- _Parts of the exercise_:
1. Answer these questions using the graph visualization page.
(a) What two components do graphs essentially consist of?
(b) What type of data is the exception to attributes usually lacking position or location data?
(c) How many network layouts included in networkx do the images mentioned at the end show?
2. Reproduce word for word the part of the graph visualization page from "This means that" up to and including "included in networkx.".

- _Page extract_:
• • •

23. Visualizing Graphs#

As previously described, graphs essentially consist of only two components, nodes and edges. Both nodes and edges may further possess additional attributes. However, these attributes usually do not include specific position or location data, except for geographical data.

This means that a graph is defined by the nodes and their connections. The exact position of the nodes, both absolutely in space and relative to each other, is not defined! That’s why the following four depictions can all be considered equivalent, as the network structure (topology) is identical in all four cases.

../_images/fig_graph_layout_intro.png

Fig. 23.1 Graphs are based on nodes and their connections (links/edges). But in nearly all cases, this does not fully determine the position of the nodes.#

When we need to visualize a graph, we (or an algorithm) must decide how to arrange the nodes. There are numerous possibilities for this, and the following images show six such network layouts that are included in networkx.

• • •

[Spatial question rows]
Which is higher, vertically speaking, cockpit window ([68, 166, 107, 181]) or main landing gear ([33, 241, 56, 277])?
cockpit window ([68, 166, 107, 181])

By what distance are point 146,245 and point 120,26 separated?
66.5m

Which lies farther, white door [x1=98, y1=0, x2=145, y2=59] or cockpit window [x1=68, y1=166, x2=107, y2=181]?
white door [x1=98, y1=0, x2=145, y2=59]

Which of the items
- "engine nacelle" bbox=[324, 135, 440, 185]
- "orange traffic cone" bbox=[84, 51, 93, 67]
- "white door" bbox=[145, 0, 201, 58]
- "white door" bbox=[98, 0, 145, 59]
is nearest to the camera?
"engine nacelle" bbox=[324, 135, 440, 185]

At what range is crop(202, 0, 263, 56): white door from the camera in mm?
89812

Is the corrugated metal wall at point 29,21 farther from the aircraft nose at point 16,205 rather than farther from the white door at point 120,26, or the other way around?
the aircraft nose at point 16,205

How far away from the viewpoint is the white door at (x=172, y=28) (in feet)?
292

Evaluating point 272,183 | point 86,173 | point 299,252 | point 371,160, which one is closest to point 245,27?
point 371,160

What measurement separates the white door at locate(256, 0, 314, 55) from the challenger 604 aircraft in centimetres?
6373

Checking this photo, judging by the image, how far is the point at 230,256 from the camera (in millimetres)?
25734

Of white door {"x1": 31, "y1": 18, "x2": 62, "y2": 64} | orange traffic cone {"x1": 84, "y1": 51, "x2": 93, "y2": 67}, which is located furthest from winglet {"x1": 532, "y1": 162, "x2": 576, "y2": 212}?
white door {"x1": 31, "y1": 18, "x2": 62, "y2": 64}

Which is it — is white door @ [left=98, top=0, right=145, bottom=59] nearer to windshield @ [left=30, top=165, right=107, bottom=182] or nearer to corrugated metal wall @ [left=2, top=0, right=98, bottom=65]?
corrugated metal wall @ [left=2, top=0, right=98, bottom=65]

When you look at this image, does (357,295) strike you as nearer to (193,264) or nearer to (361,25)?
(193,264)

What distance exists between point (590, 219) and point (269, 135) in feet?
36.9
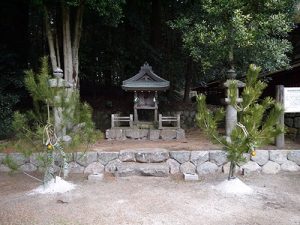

• • •

- _Answers for the tasks_:
1.
(a) Nodes and edges.
(b) Geographical data.
(c) Six.

2.
This means that a graph is defined by the nodes and their connections. The exact position of the nodes, both absolutely in space and relative to each other, is not defined! That’s why the following four depictions can all be considered equivalent, as the network structure (topology) is identical in all four cases.

../_images/fig_graph_layout_intro.png

Fig. 23.1 Graphs are based on nodes and their connections (links/edges). But in nearly all cases, this does not fully determine the position of the nodes.#

When we need to visualize a graph, we (or an algorithm) must decide how to arrange the nodes. There are numerous possibilities for this, and the following images show six such network layouts that are included in networkx.